Ruben viene quasi sempre indicato come «il giovane». Le sue curiosità sono lo strumento con cui l’autore ci fa conoscere la nave e i personaggi. Ne esce tratteggiato un ambiente chiuso, intimo e familiare, in cui di volta in volta vengono appena illuminate cose e persone, mentre le altre restano nell’ombra: «sempre si era creata, ad ogni minima quantità di cammino, questa distinzione tra l’esistenza a bordo e l’acqua senza cronaca umana.» Anche il secondo nostromo, quello ammalato, Iginio Santovito, che ancora Ruben non ha visto, comincia ad incombere con i chiaroscuri di una malattia di cui il protagonista non riesce a sapere niente. Domanda al cameriere Alessandro di quale malattia si tratti, e questi risponde: «Cosa vuole: io non ne so niente». Annota Brignetti che Ruben: «Si rese conto che quell’uomo aveva un modo di guardare non più penetrante come prima: uno sguardo in cui non si può appoggiare il proprio.»

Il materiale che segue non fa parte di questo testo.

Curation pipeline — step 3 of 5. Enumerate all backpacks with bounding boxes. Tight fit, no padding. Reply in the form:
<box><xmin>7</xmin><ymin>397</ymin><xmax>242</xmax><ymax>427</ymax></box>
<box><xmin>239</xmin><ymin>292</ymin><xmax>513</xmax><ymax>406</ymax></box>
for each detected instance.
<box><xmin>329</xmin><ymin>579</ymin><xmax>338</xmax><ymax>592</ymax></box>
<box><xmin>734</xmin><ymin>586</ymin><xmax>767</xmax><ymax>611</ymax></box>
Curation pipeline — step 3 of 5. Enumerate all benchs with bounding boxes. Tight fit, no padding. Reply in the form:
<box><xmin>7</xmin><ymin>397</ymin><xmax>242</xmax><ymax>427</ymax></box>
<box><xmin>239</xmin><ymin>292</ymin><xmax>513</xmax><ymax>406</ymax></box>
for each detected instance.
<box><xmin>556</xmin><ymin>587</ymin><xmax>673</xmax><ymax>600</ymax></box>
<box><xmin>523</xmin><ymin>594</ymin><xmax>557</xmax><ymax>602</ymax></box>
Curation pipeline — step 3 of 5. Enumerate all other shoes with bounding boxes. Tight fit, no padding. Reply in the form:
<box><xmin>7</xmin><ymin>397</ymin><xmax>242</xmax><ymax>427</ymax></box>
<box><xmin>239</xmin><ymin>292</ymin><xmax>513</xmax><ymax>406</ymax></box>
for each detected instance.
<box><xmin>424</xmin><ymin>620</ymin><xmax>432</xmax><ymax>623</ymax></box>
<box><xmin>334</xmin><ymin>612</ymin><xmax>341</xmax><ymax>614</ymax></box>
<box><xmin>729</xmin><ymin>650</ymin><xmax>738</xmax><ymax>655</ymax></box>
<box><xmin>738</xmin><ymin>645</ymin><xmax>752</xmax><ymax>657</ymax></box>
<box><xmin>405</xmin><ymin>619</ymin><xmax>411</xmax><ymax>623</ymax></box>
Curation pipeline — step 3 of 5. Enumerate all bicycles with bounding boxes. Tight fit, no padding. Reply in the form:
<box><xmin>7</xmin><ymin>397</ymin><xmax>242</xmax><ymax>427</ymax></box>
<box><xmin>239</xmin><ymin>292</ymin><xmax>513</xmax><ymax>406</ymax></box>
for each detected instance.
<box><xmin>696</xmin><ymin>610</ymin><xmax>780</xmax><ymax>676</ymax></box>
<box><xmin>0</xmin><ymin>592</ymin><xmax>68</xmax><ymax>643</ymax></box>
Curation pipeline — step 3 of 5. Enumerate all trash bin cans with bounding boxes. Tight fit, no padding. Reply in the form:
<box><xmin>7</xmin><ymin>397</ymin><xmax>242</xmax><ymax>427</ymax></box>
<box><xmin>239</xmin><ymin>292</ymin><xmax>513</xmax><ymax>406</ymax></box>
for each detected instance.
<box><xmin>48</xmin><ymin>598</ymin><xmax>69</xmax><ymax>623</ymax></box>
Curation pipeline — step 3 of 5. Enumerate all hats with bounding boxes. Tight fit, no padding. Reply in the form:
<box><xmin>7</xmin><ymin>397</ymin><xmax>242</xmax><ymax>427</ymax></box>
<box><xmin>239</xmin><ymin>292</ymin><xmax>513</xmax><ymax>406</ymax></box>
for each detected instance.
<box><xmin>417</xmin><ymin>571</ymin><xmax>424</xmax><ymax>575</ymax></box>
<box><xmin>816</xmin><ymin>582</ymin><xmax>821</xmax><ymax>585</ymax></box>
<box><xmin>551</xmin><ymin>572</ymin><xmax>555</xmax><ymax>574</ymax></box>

Che è una bella espressione per significare di una atmosfera tra tenebrosa, arcana e inquietante che già avvolge la nave. Alla quale segue quest’altra: «La petroliera sembrava non avvertire neanche la luce; tutto era normale, uguale; si agitò rollando dolcemente, con movimenti lisci come se si stirasse nel mare.» E ancora: «nella grande stanza era subentrato un momento di attesa senza nulla dentro.»
L’autore affida ad espressioni come queste il segno di una spiritualità e di una presenza che vanno oltre le forze dell’uomo e che sempre incombono, non allontanandosene mai.
La prosa, quieta, sorvegliata, quasi silenziosa, riesce ad aprire spazi anch’essi animantisi al di là dell’uomo. C’è una suggestiva commistione tra il mistero, la presenza del mare e queste ombre che si muovono in dimensioni sconosciute e tuttavia percepibili e intuite: «Il mare scivolava intorno al metallo e pareva di assistere davvero al passaggio del tempo: un fatto mobile da vicino e relativamente alla nave, ma fermo e indiviso tutt’intorno, fino ad oltre la percezione umana.»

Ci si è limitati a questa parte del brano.